Holly has spent the majority of her career in affiliate distribution negotiating contracts with content providers across the US. She covers the media landscape of rights fees, retransmission consent, carriage disputes, and the regional sports network business.
She's a Cleveland native and graduate of The University of Mount Union and constantly wishes she was still a student. Since that's never happening, she compensates for it over wine, cooking, sports, not working out, and any Turner Classic movie. Holly can be followed on twitter @HollyanneLiz

  • e51

    Everyone was too short sighted in this whole process. You can’t expect the NBA and its player’s association to take less now. The players are about to get paid big, and I don’t expect it to change much. Everyone can see the brick wall, but they will all still crash into it.(ignore it)

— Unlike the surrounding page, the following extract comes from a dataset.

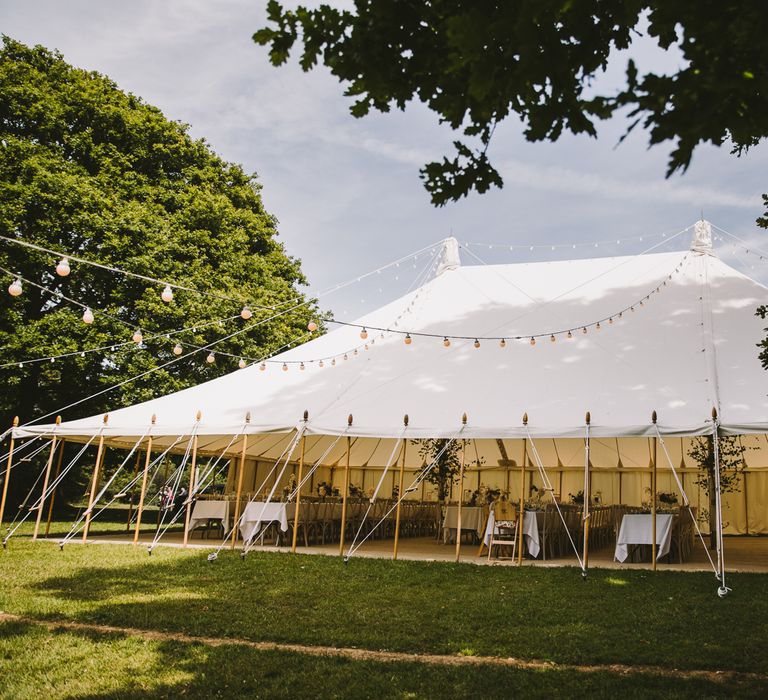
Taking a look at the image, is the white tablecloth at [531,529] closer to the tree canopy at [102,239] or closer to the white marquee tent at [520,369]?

  • This isn’t exactly a BAD thing. This is what ESPN has actually needed to do for a long time. Sure, people are out of jobs, and that’s unfortunate, but for the network to continue to succeed, it has to rework itself into something sustainable. It’s not like radio’s consolidation where you had Cheap Channel and Cume-U-Less getting rid of necessary jobs in favor of cutting costs, this is ESPN getting rid of jobs that are no longer necessary or viable. They’re still going to invest in talent to produce worthwhile, profitable content (watch them hire Katie Nolan away from Fox Sports in the not-too-distant future). But they’re not going to have dedicated beat reporters for each team anymore, they’re going to cut back on the redundancies, and they’re going to shift their focus to content that is geared toward the changes that are obviously coming in delivery methods — i.e. a la carte, on demand and open to those who don’t subscribe to cable. This is responsible management, not the sign of a dying company.

  • Dan Pfeifer

    On the one hand, there is probably some slimming down that’s been needed. This is brutal honesty: For a “big-name layoff,” I didn’t know a lot of the folks listed, and when I saw a lot of them were local writers or team reporters, I thought to myself, “Did ESPN really need to have someone covering those beats? How important was a Memphis Grizzlies writer to”

    I will say this: I’m starting to wonder just who is, or will be, left to cover these teams and leagues independently. The money is going into rights and production. Non-rights holding outlets aren’t seeing the need to cover teams or leagues for which they don’t have rights. Newspapers are dying a slow death. Local TV reporters? Local radio guys? Here’s the thing: When the leagues or teams do something wrong, someone — someone — has to think critically and hold their feet to the fire, right? Be there to ask the tough questions? Something?

    Oddly enough, I’m wondering if the next source of journalism — sending reporters to cover games — might come from a strange source: Fantasy sports sites like Rotowire and maybe even the DFS sites. They rely heavily on those regular reports from beat writers to provide player information. I wonder if they might end up employing their own cadre of reporters, even if only on a small-wages basis, just to ensure that info is still there.